*Фрагмент документа*:
О. С.: Но все же инвестиции в искусство – не просто механика приумножения капитала, это нечто большее…
М. П.: Да, здесь есть другой важный эффект. Люди, которые коллекционируют серьезно и долго, начинают мыслить шире. У них развивается способность видеть тренды, различать подлинное и наносное, мыслить стратегически. И я не раз замечал, что многие предприниматели принимают инвестиционные решения увереннее именно благодаря опыту коллекционирования, ценностному и парадигматическому сдвигу в своем сознании. И в этом смысле инвестиции в искусство – это и экономическая практика, и школа мышления.

О. С.: Мы традиционно рекомендуем крупным инвесторам закладывать на инструменты альтернативных инвестиций, в том числе на арт-банкинг, 10–15% всего инвестиционного портфеля. Это большой объем средств, и соглашусь, выбор меняет отношение. Чем больше человек задумывается о вложениях, имеющих ценность не только наследства, но и наследия, тем более общемирового, тем больше он склонен к комплексным и долгосрочным стратегиям, тем активнее развивает интеллектуальный капитал преемников.
О. Д.-М.: А как решается дилемма принадлежности этого наследия? Сегодня частные собрания нередко сопоставимы по масштабу с государственными. Меняется ли роль классического музея?
М. П.: Меняется – и сильно. С одной стороны, право собственника распоряжаться коллекцией ничем не ограничено, и это законно. С другой – возникает фундаментальный вопрос: не нарушается ли при этом право общества на доступ к значимым культурным объектам? Великие произведения принадлежат не только владельцу, но и цивилизации.
О. Д.-М.: Но хранятся преимущественно в европейских музеях?
М. П.: Мы видим крупную мировую трансформацию: музей давно перестал быть исключительно европейским феноменом. В Каире, Абу-Даби строятся гигантские комплексы, типологически постколониальные. Они заявляют: «Традиционная цивилизация больше не нуждается в оправдании и не нуждается в том, чтобы храниться только в Лондоне или Париже». И это меняет мировой баланс. Если раньше центром музейной картины мира были Европа и США, то теперь карта искусства становится куда более сложной и разноцентричной. В этом разнообразии Эрмитаж – одна из точек сложного глобального диалога, в котором каждая культура говорит своим голосом.
О. С.: Если мы движемся к «разноцентричной» модели управления мировыми ценностями, насколько, простите за аллегорию, «мультивалютной» она станет и за кем будет последнее слово в формировании канона – за рынком или за музеем?

*Материал*:
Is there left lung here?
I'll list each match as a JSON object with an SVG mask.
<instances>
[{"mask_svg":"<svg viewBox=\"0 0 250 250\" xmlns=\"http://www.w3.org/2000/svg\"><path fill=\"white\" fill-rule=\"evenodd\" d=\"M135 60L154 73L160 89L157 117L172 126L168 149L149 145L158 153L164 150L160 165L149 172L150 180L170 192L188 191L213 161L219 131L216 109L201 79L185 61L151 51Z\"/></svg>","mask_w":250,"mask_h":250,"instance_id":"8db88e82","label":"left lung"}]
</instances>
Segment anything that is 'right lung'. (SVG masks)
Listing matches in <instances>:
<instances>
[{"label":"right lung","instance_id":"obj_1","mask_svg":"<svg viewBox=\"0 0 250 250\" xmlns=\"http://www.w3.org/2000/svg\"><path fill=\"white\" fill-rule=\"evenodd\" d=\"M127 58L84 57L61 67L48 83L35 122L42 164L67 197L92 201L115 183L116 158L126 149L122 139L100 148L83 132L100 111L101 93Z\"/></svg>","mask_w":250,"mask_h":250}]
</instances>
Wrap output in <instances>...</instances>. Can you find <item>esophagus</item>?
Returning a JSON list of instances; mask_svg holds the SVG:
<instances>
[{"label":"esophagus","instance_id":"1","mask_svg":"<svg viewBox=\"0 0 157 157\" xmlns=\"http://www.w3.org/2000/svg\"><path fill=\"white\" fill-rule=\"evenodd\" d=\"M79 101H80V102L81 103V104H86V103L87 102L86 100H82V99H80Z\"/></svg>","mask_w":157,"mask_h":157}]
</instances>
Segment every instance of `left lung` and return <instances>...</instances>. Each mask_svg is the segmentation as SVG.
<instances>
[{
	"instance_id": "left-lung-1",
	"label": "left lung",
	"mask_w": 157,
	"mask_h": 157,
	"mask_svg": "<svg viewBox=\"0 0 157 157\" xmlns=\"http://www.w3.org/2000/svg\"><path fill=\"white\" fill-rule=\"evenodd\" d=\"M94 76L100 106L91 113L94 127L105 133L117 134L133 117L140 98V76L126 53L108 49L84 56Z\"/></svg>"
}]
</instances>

*Поставленная задача 1*: Какую долю инвестиционного портфеля, согласно интервью об инвестициях в искусство, советуют крупным инвесторам отводить на инструменты альтернативных инвестиций?
*Поставленная задача 2*: Продолжите интервью об инвестициях в искусство, начав сразу после последней реплики.

*Письменный ответ 1*: 10–15% всего инвестиционного портфеля.

*Письменный ответ 2*:
М. П.: Мир делится на разные кусочки, и у всех кусочков существуют какие-то правила. Эрмитаж – один из кусочков этого большого мира. Разнообразие – это прекрасно. Это очень хорошо, когда все разные – люди, подходы. Сегодня музеи все чаще работают как площадки культурных дискуссий. Мы в Эрмитаже, например, по спорным произведениям устраиваем эксперименты: берем предмет, по которому существуют разногласия, и везем на оценку в Италию, чтобы понять чужой взгляд. Это не жест оголтелого скепсиса, это профессиональный метод. Канон – это не догма, и музей обязан помогать обществу видеть, как формируются смыслы, а не говорить: «так правильно, потому что мы так решили».
Но у канона несколько измерений. В музейной логике он определяется институциями и профессионалами, способными выстроить длительные и устойчивые смыслы. В рыночной – игроками капитала, коллекционерами и арт-дилерами. Эти системы не совпадают, но постоянно влияют друг на друга.
Музейная ответственность сегодня – задавать вопросы, структурировать знание и напоминать, что искусство – это система многолетних диалогов, а не мгновенных реакций рынка.

О. Д.-М.: Звучит как приоритет музея над рынком, что, может, и правильно. Если развить мысль о роли музея как о хранителе национального культурного кода, какие тенденции в настоящем будут формировать будущее?
М. П.: Наши официальные документы действительно начинаются со слов: «музеи – хранители кода нации». И в этом нет пафоса. Музей – это механизм, который создает код не декларациями, а сопоставлением. В Эрмитаже икона может быть показана рядом с Мадонной Леонардо – не чтобы удивить, а чтобы объяснить: Россия смотрит на мир через принятие, а не через закрытость.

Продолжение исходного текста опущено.